Non-unitary dynamical processes can take place on the system, for which common quantum channel descriptions fail to describe the time evolution.
Quantum measurements are correctly treated by means of so-called quantum instruments capturing both classical outputs and post-measurement quantum states.
- Score: 48.43720700248091
- License: http://arxiv.org/licenses/nonexclusive-distrib/1.0/
- Abstract: In quantum information processing quantum operations are often processed
alongside measurements which result in classical data. Due to the information
gain of classical measurement outputs non-unitary dynamical processes can take
place on the system, for which common quantum channel descriptions fail to
describe the time evolution. Quantum measurements are correctly treated by
means of so-called quantum instruments capturing both classical outputs and
post-measurement quantum states. Here we present a general recipe to
characterize quantum instruments alongside its experimental implementation and
analysis. Thereby, the full dynamics of a quantum instrument can be captured,
exhibiting details of the quantum dynamics that would be overlooked with common
tomography techniques. For illustration, we apply our characterization
technique to a quantum instrument used for the detection of qubit loss and
leakage, which was recently implemented as a building block in a quantum error
correction (QEC) experiment (Nature 585, 207-210 (2020)). Our analysis reveals
unexpected and in-depth information about the failure modes of the
implementation of the quantum instrument.
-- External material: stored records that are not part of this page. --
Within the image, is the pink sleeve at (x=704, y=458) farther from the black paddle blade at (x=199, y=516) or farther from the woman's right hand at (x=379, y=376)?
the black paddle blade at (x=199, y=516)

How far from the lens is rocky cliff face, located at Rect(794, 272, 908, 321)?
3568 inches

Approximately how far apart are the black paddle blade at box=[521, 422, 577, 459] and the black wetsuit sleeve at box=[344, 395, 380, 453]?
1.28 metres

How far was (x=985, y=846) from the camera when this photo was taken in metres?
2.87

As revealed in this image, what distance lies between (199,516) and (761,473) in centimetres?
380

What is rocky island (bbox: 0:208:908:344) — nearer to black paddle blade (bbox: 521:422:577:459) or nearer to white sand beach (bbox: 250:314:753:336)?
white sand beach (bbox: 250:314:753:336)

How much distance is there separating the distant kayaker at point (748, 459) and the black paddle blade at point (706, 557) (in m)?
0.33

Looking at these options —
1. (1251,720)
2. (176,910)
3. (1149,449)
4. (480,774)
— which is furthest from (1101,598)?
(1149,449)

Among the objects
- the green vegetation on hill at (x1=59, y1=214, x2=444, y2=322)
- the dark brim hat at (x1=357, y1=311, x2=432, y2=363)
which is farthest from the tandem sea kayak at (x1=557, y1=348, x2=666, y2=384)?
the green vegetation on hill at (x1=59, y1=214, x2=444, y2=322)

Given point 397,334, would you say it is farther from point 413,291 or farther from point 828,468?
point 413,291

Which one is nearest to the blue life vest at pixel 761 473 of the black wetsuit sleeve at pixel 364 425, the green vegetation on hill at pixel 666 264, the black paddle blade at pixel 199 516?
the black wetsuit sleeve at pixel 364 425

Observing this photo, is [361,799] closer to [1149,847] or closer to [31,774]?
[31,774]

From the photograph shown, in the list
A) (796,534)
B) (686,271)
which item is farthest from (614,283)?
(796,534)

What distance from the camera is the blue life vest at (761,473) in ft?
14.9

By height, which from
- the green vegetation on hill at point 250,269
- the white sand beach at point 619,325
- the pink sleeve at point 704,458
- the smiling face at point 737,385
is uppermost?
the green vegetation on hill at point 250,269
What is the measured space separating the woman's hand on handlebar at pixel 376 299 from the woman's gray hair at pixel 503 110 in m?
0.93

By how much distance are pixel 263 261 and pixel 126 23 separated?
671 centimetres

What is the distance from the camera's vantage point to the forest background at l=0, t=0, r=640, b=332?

We then numerically study the
implications of these experimental failure modes on QEC performance, when the
instrument is employed as a building block in QEC protocols on a logical qubit.
Our results highlight the importance of careful characterization and modelling
of failure modes in quantum instruments, as compared to simplistic
hardware-agnostic phenomenological noise models, which fail to predict the
undesired behavior of faulty quantum instruments. The presented methods and
results are directly applicable to generic quantum instruments.